Presbyterians/Catholic and Presbyterian relationship/marriage
I have been praying for guidance about this.
I'm catholic and my girlfriend of close to a year is a Presbyterian.
She still lives at home, extremely influenced by her parents, sisters, and brother in-laws. Some times I fear she will never be able to make a decision of her own; which is way I told her I would like her to move out before we go any further. I ask this of her so she can grow independently so I can see her grow independently and how her independence affect our relationship. I realize she will never not be influenced by them but this will give her a voice and thought of her own instead of the definite decisions that are already made for her.
I feel this stigma against Catholics by them and seems speaking with the brother in-law he went through the same but he ended up conforming to what they want and he is okay with it, but in return he is trying very hard to convince me to do the same. Being around them even though they don't say it I feel they think I'm not Christian or spiritual enough because the way I practice and relate to God is completely different than how they do.
Recently we have attended my Catholic Church and I have gone to hers. Her church's Pastor ended up leaving breaking up the church which got her thinking we should find a church of our own. As much as I agree we need to, I'm just not quite ready to leave the Catholic Church. I agreed we should find a church however still visiting my church as well (she was hesitant at first but starting to come around - as she doesn't feel welcomed, which I guess I will never understand because as a Catholic I view it as accepting everyone and she can even still get blessed during the Eucharist).
Just recently has this topic come to light because of this and is starting to become serious. A few weeks ago, she came to me in tears about it and to say/ask: How do I plan on raising my children? What church do I plan on attending to? How are we going to practice and grow spiritually together?
I almost feel she is being pressured by her family as well as being conflicted religiously at first it felt she was asking me to leave my Catholic Church. She realized she is being stubborn and too set in her ways and trying to be more open minded and accepting but I see her struggle with it and I physically hear her family and brother in-law tell her how it should be and what she needs to do. I want us to grow together spiritually but it wont happen overnight as she expects.
I always viewed it as we're both Christians we should accept each other for who we are.

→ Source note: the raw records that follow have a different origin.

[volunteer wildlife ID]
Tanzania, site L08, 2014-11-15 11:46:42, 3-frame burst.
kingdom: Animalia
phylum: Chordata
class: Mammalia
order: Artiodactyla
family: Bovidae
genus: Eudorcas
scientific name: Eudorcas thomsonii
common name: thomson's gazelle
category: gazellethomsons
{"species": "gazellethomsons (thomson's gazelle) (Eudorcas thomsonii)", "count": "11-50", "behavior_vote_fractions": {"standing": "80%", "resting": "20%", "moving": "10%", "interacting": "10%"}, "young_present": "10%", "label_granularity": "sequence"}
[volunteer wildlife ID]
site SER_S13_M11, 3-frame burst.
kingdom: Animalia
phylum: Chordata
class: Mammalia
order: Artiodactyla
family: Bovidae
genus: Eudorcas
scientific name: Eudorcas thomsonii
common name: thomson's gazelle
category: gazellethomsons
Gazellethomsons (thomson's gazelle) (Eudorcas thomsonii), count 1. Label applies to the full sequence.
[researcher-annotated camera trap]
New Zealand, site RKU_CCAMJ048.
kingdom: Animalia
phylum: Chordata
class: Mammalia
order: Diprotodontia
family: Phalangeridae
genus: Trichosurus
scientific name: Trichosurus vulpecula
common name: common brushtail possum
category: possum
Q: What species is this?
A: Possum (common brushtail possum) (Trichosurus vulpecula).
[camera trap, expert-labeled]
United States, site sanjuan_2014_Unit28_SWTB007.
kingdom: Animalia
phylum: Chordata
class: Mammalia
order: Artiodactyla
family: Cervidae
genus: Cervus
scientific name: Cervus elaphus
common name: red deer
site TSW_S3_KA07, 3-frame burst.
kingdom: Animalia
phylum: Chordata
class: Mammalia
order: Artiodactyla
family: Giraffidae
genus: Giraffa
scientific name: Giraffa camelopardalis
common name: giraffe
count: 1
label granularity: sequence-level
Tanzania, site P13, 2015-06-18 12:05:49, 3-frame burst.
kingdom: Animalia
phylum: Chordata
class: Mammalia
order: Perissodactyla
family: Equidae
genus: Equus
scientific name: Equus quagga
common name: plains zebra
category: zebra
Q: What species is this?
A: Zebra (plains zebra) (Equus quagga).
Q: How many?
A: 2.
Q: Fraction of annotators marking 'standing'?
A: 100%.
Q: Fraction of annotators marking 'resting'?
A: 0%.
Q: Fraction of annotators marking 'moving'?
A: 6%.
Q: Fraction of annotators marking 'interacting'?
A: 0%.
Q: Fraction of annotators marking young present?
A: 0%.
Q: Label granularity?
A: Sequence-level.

I suggested premarital counsel which she agreed to, but I would like to start working on this before we go as that is still ways away from us attending to.
What can I/we do?
Thank you so much for your advise.
My experience with marriages of those who come from different religious traditions has not been a positive one I'm afraid. This is true when certainly the faiths are completely different (eg Islam and Christianity), but it is true even when people come from different historically Christian traditions. Even among Protestants who would be closer in their belief systems than Roman Catholics and Protestants foreseeable problems emerge. For example, if a Baptist were to marry a Presbyterian they may seem to have a lot in common until children came into the picture. The Presbyterian would feel it a biblical requirement that the children be baptized, the Baptist would believe it was wrong to do so.
The problem runs even deeper when the mixing is between Roman Catholics and those churches which were a part of the Reformation in the 15th and 16th centuries. The Presbyterian doctrinal statement is the Westminster Standards. The Confession of Faith sets forth a doctrine of justification (how we are made right with God) in chapters 11 and 14. The Roman Catholic Council of Trent (1545-63) pronounced to be damned (anathema) anyone who holds the views set forth in the Westminster Standards.
The Westminster Confession of Faith ch. 24 therefore states that those who hold the Reformed Faith should not marry Roman Catholics.
I think you both need to seriously assess how seriously you take your respective faiths. If you both take them seriously, it would be hard for you to continue with someone whom your church pronounces to be damned because of her faith, and for her part she would take the statement of her faith expressed in the Westminster Confession of Faith seriously as well.
Religious differences are something to be worked out before a relationship begins or becomes serious. My uniform experience is that those who have proceeded with the relationship with the idea that they would work out their religious differences together as they went along as ended in disaster without any exception in my experience of 25 years of ministry.
This is a matter you need to both come to on your own. She needs to come to her own conclusions without pressure from you or your family, and you need to come to your own conclusions without pressure from her or her family. If you can come to the unity in your faith, you would have a foundation to continue the relationship. Without that foundation, hard as it seems now, you would be better to part ways and each find someone more compatible with you in what is or should be the most important aspect of your lives individually and together.